West Pang
14 May 2017
The goal of this capstone project is to mimic the experience of being a data scientist by using data science techniques learned from all 9 specialization courses to create a text prediction app for Swiftkey.
The datasets to form the prediction library are provided in the Coursera course website. It is derived from a corpus called HC Corpora www.corpora.heliohost.org and include three corpus files (blogs, news, and twitter) for each of four locales (English, German, Russian, and Finnish). This app applied only on the US English language.
The text prediction app will receive a word/phrase/sentence from the user and perform prediction of the next possible word for the user.
The datasets (blogs, news and twitters) are combined to become a Corpus which are then undergone data cleansing by removing irrelevant words: URL links, punctuations, profanity words, numbers, non-Ascii characters and unnecessary spacings.
The cleaned data is however difficult to be tokenized by normal computer due to its extremely large file size.
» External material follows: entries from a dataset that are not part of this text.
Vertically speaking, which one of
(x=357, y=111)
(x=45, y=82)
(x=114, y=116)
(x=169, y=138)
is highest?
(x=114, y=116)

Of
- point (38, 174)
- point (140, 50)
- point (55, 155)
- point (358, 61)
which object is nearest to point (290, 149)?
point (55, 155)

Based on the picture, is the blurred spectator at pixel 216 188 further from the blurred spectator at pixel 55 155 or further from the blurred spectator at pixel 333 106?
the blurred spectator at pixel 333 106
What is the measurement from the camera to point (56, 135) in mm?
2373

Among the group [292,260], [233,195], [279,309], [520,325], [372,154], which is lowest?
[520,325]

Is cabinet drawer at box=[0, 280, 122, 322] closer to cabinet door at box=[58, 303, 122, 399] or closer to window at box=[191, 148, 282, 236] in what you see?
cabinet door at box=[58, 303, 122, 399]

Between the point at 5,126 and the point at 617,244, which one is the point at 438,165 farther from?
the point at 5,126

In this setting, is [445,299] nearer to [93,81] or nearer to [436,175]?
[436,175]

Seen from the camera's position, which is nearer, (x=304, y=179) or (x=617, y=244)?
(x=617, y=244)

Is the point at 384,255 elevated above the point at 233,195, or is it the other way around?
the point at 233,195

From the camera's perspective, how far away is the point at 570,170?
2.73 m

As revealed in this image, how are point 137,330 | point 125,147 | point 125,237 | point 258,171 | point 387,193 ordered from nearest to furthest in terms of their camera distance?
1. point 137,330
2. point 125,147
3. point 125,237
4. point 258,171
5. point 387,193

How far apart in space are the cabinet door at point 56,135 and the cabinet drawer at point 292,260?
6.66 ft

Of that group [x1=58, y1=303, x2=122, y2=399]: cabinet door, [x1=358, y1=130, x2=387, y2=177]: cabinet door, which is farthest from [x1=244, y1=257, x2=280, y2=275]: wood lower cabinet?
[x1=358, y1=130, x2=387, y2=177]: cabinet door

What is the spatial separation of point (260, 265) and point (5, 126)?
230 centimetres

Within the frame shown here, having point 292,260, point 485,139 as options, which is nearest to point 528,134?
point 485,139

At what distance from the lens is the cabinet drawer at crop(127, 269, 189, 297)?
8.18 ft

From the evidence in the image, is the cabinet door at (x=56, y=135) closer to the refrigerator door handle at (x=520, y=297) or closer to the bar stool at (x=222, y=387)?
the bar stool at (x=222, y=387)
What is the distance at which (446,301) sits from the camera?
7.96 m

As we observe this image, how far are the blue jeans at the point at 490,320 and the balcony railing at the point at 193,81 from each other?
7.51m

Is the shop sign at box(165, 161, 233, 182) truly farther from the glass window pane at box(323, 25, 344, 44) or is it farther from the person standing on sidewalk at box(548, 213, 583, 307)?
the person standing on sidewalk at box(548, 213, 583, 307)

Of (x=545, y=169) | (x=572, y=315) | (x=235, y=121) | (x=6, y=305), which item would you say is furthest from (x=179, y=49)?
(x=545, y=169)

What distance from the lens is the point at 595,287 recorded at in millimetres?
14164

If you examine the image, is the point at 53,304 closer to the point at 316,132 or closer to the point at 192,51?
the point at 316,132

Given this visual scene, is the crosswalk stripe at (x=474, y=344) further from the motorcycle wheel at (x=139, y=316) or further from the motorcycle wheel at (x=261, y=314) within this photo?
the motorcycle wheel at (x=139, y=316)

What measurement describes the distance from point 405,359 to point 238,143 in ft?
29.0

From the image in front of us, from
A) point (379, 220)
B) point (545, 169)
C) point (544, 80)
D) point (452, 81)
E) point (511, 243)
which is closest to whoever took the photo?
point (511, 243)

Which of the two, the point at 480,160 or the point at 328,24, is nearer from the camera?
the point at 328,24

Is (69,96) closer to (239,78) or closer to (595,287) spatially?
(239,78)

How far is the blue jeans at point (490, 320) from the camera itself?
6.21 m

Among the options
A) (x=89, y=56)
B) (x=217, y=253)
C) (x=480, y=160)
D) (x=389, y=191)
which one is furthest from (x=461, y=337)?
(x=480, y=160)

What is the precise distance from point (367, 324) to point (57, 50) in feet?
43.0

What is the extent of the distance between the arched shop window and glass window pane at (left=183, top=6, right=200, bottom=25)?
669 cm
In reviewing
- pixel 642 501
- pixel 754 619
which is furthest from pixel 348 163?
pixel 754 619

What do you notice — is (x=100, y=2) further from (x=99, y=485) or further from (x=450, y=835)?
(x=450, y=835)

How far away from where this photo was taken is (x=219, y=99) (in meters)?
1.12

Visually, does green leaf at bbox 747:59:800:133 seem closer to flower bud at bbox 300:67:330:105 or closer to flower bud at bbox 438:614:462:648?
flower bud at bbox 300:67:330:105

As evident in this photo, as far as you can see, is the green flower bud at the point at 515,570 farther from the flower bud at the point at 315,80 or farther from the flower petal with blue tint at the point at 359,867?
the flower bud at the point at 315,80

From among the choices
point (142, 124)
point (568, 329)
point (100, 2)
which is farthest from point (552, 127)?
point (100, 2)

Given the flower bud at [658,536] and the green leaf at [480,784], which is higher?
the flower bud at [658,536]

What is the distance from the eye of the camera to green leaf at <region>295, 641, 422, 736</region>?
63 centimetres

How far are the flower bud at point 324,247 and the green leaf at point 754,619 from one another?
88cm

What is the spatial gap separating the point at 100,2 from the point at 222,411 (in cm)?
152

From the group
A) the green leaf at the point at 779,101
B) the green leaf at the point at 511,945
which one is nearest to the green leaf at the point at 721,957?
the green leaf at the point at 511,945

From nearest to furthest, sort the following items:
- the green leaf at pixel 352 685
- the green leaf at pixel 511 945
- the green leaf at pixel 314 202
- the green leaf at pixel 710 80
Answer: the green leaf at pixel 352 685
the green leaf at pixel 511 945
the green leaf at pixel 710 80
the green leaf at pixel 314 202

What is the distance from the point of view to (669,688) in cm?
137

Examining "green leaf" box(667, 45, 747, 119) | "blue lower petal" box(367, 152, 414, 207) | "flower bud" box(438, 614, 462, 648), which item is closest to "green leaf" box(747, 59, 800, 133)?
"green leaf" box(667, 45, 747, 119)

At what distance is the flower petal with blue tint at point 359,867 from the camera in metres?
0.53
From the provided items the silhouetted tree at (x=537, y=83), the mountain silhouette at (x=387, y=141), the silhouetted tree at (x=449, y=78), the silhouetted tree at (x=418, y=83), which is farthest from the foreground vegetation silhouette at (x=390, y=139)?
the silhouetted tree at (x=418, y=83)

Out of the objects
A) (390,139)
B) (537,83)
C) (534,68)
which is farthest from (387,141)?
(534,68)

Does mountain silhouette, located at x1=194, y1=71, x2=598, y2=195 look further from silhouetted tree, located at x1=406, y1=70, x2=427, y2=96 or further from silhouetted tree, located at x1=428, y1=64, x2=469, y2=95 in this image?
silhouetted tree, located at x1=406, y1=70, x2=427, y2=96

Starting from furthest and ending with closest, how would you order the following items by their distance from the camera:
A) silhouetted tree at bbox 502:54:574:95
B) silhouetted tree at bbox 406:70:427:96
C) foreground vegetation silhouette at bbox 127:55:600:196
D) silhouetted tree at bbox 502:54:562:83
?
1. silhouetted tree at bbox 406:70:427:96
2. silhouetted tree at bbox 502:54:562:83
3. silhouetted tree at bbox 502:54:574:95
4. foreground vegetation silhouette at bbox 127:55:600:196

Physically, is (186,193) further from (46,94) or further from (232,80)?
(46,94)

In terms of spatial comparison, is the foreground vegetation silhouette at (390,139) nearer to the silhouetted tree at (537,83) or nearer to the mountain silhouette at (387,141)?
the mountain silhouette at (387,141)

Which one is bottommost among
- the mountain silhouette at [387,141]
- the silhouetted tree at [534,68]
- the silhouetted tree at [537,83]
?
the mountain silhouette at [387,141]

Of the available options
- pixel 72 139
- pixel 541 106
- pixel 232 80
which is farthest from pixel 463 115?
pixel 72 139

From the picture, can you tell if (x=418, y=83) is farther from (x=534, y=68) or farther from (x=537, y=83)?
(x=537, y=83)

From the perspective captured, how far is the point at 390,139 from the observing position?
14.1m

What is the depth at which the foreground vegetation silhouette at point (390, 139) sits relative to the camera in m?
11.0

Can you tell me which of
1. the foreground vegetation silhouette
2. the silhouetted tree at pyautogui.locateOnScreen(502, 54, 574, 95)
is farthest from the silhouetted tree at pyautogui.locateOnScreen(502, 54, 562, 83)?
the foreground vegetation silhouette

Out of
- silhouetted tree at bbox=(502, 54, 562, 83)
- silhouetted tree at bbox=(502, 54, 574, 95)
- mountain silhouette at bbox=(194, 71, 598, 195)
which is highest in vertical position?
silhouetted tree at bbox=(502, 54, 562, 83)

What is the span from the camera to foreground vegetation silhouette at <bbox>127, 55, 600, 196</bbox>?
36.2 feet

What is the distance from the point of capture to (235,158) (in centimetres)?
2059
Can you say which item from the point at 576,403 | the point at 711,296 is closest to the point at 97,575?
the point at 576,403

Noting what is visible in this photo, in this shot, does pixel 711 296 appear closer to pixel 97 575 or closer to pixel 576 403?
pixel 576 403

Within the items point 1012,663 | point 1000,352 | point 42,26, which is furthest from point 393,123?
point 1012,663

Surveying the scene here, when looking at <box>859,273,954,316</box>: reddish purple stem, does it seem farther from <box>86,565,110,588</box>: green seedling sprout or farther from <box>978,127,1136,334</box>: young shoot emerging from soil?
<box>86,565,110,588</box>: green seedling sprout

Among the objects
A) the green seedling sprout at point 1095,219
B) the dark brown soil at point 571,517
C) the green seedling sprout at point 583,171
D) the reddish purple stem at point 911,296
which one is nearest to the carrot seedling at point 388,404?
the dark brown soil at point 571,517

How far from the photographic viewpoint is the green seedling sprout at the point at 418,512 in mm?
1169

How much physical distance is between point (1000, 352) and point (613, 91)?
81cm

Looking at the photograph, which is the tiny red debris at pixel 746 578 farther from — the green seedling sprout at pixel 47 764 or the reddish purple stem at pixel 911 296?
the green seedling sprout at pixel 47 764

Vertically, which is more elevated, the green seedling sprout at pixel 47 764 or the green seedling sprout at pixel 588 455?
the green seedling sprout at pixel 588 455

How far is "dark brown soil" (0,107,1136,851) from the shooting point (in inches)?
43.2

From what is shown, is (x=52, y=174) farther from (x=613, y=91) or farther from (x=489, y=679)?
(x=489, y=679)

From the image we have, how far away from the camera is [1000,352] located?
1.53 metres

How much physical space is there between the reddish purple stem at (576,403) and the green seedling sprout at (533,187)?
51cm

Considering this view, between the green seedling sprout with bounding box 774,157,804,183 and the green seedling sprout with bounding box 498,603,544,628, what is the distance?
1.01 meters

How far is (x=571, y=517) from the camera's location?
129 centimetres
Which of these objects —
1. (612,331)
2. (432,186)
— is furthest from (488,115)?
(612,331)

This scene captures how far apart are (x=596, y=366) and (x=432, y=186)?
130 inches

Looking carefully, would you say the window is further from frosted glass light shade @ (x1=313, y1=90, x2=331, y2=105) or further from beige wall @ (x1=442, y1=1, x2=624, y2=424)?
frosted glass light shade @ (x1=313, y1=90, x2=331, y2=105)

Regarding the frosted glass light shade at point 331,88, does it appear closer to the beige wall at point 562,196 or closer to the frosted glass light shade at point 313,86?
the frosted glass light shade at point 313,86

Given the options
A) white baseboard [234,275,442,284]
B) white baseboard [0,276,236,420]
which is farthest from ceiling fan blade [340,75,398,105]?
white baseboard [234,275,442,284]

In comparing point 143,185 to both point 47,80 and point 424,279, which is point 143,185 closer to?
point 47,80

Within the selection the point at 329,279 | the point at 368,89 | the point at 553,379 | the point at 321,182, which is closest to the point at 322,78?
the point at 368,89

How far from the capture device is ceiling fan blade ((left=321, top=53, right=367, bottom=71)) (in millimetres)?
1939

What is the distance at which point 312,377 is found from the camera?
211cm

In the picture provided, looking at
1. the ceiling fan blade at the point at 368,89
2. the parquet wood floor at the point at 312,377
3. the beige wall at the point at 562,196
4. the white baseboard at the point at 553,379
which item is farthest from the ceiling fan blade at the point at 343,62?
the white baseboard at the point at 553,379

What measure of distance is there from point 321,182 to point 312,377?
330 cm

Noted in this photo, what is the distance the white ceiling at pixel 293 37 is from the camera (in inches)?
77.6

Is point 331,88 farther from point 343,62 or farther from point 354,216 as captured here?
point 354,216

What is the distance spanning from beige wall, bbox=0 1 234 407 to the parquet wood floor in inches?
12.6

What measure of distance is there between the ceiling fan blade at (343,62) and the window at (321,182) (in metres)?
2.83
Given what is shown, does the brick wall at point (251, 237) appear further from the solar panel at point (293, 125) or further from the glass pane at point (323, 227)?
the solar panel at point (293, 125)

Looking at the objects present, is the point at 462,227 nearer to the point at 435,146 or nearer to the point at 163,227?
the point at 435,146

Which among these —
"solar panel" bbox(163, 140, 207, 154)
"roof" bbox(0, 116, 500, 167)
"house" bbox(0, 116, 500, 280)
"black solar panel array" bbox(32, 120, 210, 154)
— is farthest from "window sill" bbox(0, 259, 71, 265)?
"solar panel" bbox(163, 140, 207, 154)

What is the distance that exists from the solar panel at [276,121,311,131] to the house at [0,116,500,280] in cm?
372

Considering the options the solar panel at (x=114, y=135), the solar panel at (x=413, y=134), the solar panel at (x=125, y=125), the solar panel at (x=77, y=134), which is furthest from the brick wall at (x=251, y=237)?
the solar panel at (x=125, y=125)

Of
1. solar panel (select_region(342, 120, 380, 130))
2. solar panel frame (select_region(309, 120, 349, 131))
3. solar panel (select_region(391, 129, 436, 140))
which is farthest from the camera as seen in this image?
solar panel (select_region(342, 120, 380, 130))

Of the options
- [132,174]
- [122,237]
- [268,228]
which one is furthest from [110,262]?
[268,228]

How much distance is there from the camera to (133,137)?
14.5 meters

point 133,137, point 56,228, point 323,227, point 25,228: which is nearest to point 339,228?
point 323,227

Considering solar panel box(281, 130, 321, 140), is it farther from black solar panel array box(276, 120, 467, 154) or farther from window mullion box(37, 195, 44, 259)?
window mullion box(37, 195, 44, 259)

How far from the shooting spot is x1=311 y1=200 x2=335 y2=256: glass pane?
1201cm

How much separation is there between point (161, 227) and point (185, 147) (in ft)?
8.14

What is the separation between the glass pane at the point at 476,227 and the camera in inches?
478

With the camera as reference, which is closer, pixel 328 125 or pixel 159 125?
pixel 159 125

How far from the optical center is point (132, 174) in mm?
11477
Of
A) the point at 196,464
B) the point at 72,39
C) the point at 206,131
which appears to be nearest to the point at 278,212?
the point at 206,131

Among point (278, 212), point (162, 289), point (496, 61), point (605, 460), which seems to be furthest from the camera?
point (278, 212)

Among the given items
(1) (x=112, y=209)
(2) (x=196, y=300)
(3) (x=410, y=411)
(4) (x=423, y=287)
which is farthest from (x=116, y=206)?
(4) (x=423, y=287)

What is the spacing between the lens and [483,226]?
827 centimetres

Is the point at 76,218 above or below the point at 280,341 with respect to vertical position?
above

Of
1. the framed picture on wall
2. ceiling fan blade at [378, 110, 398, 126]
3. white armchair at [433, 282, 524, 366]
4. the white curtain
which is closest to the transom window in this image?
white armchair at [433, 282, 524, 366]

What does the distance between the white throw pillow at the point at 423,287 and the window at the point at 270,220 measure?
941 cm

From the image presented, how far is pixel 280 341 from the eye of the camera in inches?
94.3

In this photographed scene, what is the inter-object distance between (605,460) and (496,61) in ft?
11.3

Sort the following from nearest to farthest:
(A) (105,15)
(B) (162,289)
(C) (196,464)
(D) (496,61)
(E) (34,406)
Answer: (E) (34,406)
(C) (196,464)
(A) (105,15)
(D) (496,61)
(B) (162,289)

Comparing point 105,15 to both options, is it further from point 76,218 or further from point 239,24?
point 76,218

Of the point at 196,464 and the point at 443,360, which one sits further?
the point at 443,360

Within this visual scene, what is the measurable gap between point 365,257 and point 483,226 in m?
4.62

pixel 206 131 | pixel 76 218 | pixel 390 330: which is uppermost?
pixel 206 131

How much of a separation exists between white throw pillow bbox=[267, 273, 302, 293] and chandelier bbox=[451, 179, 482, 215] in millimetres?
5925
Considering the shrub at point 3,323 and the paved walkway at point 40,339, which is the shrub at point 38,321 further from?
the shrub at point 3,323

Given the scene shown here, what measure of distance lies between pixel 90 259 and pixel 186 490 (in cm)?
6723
A divide and conquer strategy is used to split the data into 10 different groups and perform 2-gram and 3-gram tokenization separately, and then aggregate the results of the chunks to form the 2-gram and 3-gram prediction model.
The results of the 2-gram and 3-gram tokens with frequency less than 4 are ignored as the probability and accuracy are low to the prediction. To further reduce the size of the 2-gram and 3-gram tokens file, only take the 75% quantile of the tokens are selected. The results form the prediction library for the prediction algorithm.